◆ About this task: The answer consists solely of the lines running from the one with "[researcher-annotated camera trap]" through the final line below, transcribed exactly and without any pictures.

=-=-=-=-=

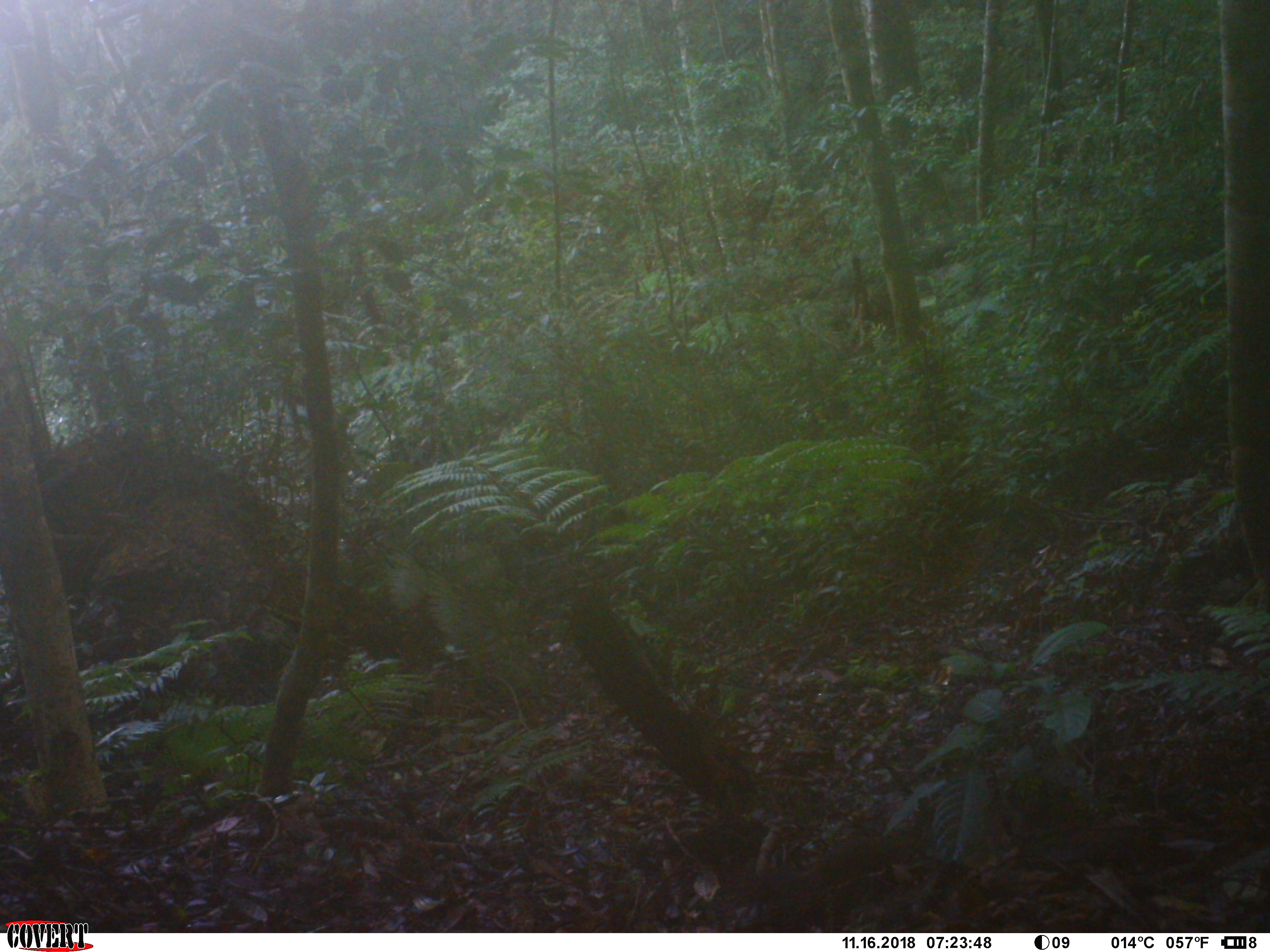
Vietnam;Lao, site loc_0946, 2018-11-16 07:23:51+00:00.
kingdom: Animalia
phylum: Chordata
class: Mammalia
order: Rodentia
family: Sciuridae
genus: Dremomys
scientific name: Dremomys rufigenis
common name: red-cheeked squirrel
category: red cheeked squirrel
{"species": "red cheeked squirrel (red-cheeked squirrel) (Dremomys rufigenis)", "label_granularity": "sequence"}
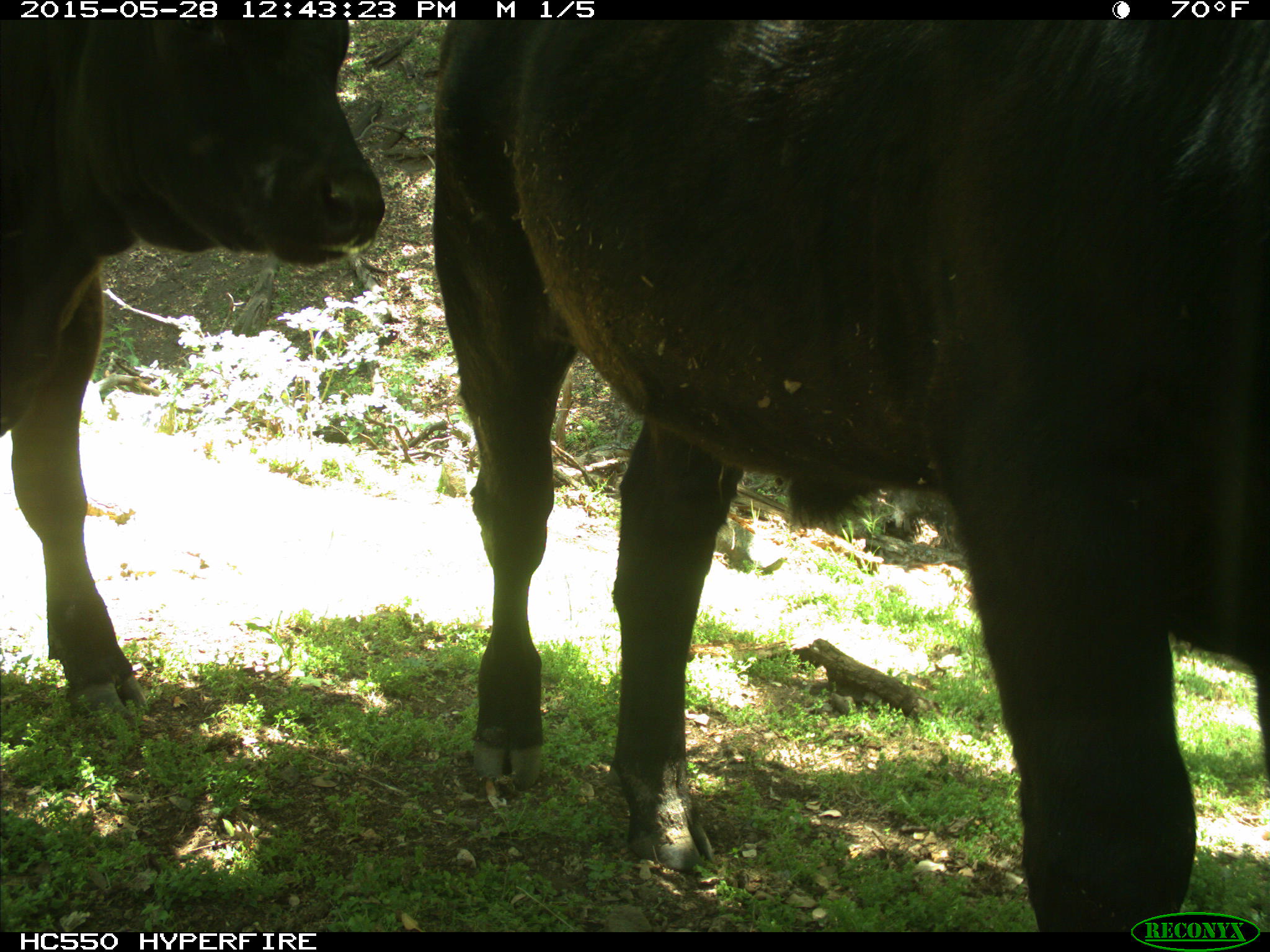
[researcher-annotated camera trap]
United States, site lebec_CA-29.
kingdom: Animalia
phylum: Chordata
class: Mammalia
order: Artiodactyla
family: Bovidae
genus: Bos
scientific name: Bos taurus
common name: domestic cow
Bos taurus (domestic cow).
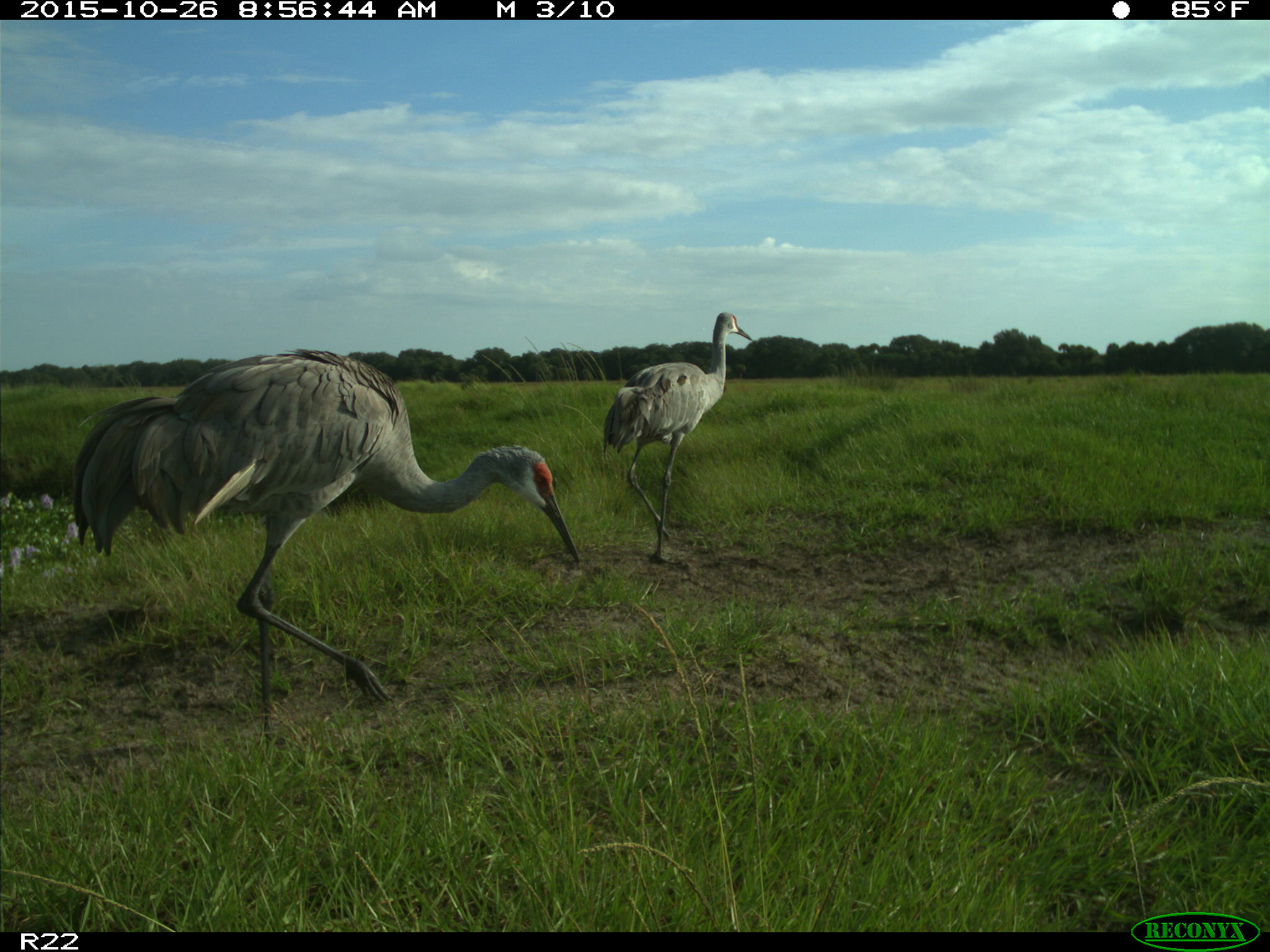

=-=-=-=-=

◆ Result of this exercise:
[researcher-annotated camera trap]
United States, site lebec_CA-29.
kingdom: Animalia
phylum: Chordata
class: Mammalia
order: Artiodactyla
family: Bovidae
genus: Bos
scientific name: Bos taurus
common name: domestic cow
Bos taurus (domestic cow).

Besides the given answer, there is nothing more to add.